Laut einem Bericht der «NZZ am Sonntag» haben hochrangige SEM-Mitarbeiter:innen die Idee geprüft, Ausschaffungen nach «ethnischen Kriterien» durchzuführen. Konkret: ob Geflüchtete der paschtunischen Ethnie, die seit Jahrhunderten den afghanischen Nationalstaat dominiert und auch innerhalb der militant-islamistischen Taliban die klare Mehrheit stellt, weggewiesen werden könnten. Für andere Gruppen wie die Tadschik:innen oder die mehrheitlich schiitischen Hasara hätten gemäss dieser Idee wiederum andere Kriterien zu gelten.

Wer an derartigen Narrativen festhält, reproduziert Bilder aus dem Zeitalter des Kolonialismus. Im 19. und 20. Jahrhundert versuchten die Briten ganze drei Mal, Afghanistan zu erobern. Anthropologische Kategorisierungen im Auftrag des Empires zur Spaltung der indigenen Bevölkerung gehörten zur Strategie. «Teile und herrsche» war die damalige Devise, ebenso wie auch Jahrzehnte später unter der sowjetischen Besatzung und nach dem Nato-Einmarsch wieder.

Es stimmt, dass Paschtunen stets – so wie jetzt auch unter den Taliban – Macht innehatten. Doch wer die ganze Volksgruppe deshalb in eine Schublade steckt und dämonisiert, hat die Realitäten vor Ort nicht verstanden. Auch viele Warlords, die in den letzten Jahren die Taliban bekämpften, waren Paschtunen. Selbiges gilt für viele Menschenrechtsaktivistinnen, Journalisten, Richterinnen und Politiker, die sich den Extremisten in den Weg stellten. Laut «NZZ am Sonntag» hat das SEM die Idee wieder verworfen. Man hätte die Diskussion gar nicht erst beginnen sollen.

§ **DATENEINTRÄGE**
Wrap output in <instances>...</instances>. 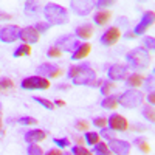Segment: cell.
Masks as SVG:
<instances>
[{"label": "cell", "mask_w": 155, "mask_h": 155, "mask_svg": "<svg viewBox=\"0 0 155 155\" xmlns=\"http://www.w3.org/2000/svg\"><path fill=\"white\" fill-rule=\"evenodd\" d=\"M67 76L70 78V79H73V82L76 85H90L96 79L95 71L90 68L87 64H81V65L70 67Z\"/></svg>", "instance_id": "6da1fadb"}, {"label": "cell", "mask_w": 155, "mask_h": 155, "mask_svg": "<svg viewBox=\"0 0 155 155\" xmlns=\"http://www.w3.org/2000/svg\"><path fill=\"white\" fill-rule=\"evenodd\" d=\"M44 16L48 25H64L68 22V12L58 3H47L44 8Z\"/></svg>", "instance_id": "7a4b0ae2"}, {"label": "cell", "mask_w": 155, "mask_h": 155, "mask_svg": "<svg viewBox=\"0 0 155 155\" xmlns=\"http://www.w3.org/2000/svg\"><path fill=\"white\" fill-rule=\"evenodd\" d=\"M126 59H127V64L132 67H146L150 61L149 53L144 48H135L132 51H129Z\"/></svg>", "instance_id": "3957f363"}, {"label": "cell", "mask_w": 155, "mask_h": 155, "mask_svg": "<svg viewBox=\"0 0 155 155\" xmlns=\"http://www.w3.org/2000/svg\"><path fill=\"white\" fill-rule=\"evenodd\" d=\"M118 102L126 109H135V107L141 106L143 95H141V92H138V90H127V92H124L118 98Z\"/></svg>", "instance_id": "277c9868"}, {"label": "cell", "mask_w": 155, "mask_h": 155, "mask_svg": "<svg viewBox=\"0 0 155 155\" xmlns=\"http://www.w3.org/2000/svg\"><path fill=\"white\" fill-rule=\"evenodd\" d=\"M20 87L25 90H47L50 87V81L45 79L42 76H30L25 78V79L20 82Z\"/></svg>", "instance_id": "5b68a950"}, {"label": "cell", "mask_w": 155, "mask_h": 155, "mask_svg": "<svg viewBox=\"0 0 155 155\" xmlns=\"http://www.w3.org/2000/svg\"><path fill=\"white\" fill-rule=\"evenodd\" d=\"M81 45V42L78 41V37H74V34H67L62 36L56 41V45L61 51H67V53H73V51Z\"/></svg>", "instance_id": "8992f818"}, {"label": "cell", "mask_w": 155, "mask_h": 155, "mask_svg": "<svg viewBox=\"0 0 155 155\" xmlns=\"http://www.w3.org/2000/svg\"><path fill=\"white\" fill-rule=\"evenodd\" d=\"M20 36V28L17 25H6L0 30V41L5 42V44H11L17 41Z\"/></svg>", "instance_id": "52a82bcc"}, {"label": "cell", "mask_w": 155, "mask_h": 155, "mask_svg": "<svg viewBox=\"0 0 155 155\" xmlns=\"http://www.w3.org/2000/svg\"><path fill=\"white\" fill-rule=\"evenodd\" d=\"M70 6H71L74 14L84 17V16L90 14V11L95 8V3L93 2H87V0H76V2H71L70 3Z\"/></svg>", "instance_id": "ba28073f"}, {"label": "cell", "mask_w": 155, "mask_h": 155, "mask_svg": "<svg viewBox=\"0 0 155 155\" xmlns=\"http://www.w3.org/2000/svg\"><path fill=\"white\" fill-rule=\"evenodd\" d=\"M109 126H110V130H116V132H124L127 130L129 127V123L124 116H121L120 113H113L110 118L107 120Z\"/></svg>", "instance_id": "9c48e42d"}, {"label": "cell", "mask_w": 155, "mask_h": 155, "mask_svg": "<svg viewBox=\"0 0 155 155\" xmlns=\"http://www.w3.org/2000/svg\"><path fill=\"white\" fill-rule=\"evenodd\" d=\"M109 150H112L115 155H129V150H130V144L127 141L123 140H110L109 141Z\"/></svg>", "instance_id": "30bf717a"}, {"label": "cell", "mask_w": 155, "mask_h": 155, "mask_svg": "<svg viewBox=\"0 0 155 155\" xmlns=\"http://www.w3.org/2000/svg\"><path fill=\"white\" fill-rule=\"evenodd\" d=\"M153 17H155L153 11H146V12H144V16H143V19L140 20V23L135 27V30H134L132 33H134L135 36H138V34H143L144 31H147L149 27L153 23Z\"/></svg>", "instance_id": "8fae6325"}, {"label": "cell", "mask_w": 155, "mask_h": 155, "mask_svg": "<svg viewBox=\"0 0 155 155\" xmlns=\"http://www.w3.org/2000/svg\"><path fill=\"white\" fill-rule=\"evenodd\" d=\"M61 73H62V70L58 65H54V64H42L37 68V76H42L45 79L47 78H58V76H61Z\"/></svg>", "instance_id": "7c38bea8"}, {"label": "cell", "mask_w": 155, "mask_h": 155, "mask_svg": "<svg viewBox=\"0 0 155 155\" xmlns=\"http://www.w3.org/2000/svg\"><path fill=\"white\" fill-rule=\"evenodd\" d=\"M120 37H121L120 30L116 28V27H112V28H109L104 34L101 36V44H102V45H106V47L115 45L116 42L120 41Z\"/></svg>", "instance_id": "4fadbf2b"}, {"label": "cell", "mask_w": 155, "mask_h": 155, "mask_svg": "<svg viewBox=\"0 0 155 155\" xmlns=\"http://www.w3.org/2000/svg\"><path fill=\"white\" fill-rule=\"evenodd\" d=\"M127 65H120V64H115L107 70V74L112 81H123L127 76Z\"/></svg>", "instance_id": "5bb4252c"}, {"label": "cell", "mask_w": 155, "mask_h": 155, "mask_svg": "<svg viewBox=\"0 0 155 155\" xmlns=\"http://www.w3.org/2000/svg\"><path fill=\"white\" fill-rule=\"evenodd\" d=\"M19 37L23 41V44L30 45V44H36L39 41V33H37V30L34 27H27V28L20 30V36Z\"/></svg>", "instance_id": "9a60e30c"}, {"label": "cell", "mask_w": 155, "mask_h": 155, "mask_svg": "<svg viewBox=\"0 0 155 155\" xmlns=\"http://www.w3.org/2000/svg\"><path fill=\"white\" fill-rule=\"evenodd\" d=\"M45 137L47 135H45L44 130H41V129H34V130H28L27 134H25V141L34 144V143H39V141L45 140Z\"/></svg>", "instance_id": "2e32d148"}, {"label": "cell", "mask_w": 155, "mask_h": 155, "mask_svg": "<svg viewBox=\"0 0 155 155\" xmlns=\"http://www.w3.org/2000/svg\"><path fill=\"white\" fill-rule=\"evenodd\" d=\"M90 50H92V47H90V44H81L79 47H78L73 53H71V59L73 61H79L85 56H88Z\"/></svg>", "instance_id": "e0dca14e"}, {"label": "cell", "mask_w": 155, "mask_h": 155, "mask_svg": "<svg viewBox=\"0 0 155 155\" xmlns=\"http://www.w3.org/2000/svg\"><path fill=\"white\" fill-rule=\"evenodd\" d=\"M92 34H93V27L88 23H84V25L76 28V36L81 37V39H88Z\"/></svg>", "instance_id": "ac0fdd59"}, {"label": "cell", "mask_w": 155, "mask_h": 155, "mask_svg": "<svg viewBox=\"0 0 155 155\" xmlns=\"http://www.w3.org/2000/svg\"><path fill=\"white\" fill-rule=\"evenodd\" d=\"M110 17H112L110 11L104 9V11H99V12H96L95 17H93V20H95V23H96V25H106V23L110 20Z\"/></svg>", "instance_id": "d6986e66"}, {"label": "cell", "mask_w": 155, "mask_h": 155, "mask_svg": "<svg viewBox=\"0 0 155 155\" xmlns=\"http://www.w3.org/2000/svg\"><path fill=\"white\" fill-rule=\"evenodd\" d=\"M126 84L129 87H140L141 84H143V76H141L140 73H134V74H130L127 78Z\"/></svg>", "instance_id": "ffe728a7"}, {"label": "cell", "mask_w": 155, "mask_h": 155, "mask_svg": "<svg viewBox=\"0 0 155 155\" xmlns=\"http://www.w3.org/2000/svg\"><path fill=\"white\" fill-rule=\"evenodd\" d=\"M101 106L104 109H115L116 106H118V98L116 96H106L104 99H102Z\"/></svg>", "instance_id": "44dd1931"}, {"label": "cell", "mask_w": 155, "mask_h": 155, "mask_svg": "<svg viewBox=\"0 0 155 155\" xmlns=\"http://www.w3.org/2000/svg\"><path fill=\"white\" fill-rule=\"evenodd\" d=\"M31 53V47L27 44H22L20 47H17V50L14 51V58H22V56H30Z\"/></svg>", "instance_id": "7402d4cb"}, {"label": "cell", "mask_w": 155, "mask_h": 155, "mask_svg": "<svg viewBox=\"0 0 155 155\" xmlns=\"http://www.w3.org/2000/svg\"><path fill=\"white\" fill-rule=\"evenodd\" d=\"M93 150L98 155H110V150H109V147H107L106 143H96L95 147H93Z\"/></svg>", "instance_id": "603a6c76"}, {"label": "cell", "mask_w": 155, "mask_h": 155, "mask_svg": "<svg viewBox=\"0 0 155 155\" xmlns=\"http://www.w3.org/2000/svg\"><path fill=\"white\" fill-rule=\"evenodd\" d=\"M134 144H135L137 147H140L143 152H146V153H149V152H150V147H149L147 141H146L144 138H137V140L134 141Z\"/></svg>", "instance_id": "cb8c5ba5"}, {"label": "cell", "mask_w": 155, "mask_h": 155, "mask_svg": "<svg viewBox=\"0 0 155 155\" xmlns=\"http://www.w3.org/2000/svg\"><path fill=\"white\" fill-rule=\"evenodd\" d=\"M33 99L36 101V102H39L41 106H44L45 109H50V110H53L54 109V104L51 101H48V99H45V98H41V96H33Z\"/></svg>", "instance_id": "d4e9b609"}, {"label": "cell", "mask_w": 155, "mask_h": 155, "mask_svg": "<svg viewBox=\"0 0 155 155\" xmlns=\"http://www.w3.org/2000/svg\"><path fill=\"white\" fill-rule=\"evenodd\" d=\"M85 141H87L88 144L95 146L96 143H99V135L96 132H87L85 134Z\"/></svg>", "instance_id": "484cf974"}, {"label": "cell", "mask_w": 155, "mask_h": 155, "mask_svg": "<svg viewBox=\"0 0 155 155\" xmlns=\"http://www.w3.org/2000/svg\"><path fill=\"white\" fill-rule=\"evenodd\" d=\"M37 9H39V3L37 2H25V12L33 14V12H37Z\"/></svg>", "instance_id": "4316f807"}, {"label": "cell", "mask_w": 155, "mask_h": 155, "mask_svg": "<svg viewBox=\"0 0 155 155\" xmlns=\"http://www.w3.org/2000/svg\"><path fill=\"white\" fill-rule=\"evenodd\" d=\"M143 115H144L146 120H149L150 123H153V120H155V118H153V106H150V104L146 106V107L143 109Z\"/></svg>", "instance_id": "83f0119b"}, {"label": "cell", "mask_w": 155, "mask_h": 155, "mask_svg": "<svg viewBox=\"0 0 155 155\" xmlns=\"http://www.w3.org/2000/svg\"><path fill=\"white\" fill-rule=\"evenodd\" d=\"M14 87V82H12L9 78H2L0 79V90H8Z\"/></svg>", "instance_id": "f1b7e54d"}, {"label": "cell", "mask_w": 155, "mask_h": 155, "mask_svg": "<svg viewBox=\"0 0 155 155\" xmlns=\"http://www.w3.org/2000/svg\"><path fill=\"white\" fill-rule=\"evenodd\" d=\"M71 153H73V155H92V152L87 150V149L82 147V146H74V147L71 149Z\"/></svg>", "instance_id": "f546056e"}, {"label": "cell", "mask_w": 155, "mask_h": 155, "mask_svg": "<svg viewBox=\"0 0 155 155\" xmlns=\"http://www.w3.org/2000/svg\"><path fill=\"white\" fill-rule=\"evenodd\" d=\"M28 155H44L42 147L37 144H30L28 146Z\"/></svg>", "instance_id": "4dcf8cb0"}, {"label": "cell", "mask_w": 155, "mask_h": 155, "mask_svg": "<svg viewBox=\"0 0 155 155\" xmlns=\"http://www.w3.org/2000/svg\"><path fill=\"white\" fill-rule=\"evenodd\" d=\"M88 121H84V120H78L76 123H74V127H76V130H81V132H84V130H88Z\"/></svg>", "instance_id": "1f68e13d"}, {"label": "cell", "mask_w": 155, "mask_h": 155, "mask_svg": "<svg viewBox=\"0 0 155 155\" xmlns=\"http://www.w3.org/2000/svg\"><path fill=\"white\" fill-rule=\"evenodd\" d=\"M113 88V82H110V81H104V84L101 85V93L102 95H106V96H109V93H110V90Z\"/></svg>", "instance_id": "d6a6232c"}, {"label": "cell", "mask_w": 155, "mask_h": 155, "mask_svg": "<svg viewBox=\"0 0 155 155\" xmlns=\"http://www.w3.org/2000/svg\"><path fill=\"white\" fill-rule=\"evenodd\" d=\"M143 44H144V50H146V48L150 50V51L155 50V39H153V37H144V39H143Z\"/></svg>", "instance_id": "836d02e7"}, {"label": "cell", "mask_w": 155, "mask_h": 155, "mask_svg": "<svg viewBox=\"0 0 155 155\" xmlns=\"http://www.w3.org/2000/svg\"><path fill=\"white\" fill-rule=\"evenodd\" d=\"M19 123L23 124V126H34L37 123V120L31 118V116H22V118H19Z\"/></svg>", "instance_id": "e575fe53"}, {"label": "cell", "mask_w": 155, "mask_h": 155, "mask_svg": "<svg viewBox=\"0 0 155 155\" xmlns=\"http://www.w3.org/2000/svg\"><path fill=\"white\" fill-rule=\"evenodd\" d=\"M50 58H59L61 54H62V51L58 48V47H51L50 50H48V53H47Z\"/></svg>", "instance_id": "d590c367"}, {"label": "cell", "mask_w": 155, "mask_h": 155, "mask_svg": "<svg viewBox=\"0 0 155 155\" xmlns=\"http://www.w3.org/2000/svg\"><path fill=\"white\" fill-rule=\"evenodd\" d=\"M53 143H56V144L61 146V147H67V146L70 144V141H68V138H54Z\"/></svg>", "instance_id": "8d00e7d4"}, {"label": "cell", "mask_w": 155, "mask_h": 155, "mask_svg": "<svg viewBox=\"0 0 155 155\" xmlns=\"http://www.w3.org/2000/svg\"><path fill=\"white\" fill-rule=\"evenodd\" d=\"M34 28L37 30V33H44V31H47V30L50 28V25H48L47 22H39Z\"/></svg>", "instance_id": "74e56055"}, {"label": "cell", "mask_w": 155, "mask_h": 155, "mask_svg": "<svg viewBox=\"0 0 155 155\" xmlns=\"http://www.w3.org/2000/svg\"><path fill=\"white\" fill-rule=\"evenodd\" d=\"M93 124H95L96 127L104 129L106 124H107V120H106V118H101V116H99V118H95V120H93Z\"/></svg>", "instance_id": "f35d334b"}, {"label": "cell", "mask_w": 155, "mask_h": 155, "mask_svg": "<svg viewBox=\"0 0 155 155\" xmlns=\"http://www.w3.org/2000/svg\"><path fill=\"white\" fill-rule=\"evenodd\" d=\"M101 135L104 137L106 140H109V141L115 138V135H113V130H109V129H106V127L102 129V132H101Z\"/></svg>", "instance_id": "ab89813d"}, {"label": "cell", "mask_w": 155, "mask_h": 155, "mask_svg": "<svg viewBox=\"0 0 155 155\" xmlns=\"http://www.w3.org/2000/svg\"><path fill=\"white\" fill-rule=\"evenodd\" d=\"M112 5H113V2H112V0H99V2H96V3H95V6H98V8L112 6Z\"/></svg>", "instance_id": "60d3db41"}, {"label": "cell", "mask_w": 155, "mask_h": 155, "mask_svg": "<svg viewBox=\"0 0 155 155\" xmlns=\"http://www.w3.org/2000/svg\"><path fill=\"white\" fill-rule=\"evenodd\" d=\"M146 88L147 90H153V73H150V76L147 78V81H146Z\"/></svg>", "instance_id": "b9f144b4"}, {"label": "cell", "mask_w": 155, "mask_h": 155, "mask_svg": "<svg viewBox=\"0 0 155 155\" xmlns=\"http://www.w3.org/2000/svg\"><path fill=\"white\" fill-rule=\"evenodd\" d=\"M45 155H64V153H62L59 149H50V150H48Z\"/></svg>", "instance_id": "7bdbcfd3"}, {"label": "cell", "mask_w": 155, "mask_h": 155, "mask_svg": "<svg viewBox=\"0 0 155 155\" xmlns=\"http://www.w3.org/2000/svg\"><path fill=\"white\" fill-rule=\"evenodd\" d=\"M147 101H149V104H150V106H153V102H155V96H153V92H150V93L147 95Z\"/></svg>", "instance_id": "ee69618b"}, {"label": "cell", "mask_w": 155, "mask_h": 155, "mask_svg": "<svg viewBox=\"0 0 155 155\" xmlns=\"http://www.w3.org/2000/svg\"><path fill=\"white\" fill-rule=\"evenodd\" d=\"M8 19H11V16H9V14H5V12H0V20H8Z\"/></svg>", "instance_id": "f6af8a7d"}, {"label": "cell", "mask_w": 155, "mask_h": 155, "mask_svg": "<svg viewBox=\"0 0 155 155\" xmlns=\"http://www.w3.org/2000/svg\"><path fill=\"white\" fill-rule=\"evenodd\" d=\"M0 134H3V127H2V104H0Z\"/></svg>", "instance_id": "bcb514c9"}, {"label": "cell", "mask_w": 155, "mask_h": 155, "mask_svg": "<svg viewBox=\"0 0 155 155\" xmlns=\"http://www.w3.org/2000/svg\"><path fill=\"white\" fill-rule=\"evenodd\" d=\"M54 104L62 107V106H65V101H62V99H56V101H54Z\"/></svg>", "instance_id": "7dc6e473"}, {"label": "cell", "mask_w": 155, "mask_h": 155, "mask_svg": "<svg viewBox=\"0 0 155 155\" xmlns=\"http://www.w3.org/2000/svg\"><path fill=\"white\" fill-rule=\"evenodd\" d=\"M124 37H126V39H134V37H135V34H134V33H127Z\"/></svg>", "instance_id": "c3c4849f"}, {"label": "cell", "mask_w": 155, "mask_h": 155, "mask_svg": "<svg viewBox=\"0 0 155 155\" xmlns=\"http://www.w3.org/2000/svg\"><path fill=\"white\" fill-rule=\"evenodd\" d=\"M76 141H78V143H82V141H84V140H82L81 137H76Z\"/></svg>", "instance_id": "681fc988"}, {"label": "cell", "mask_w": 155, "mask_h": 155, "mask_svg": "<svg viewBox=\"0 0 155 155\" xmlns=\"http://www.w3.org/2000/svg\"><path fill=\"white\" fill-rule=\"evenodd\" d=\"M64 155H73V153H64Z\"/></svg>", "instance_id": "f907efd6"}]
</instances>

§ **AUFGABEN**
a) Gib aus dem Lesetext die Passage wortgetreu wieder, die mit „Laut einem Bericht“ beginnt und bis einschließlich „Kriterien zu gelten.“ reicht.
b) Übertrage diesen Satz aus dem Lesetext ins Englische: „Im 19. und 20. Jahrhundert versuchten die Briten ganze drei Mal, Afghanistan zu erobern.“
Die Zeilen sind eigenständiges Material und gehören nicht zum Lesetext.

§ **ERGEBNISSE**
a)
Laut einem Bericht der «NZZ am Sonntag» haben hochrangige SEM-Mitarbeiter:innen die Idee geprüft, Ausschaffungen nach «ethnischen Kriterien» durchzuführen. Konkret: ob Geflüchtete der paschtunischen Ethnie, die seit Jahrhunderten den afghanischen Nationalstaat dominiert und auch innerhalb der militant-islamistischen Taliban die klare Mehrheit stellt, weggewiesen werden könnten. Für andere Gruppen wie die Tadschik:innen oder die mehrheitlich schiitischen Hasara hätten gemäss dieser Idee wiederum andere Kriterien zu gelten.

b) In the 19th and 20th centuries, the British tried no fewer than three times to conquer Afghanistan.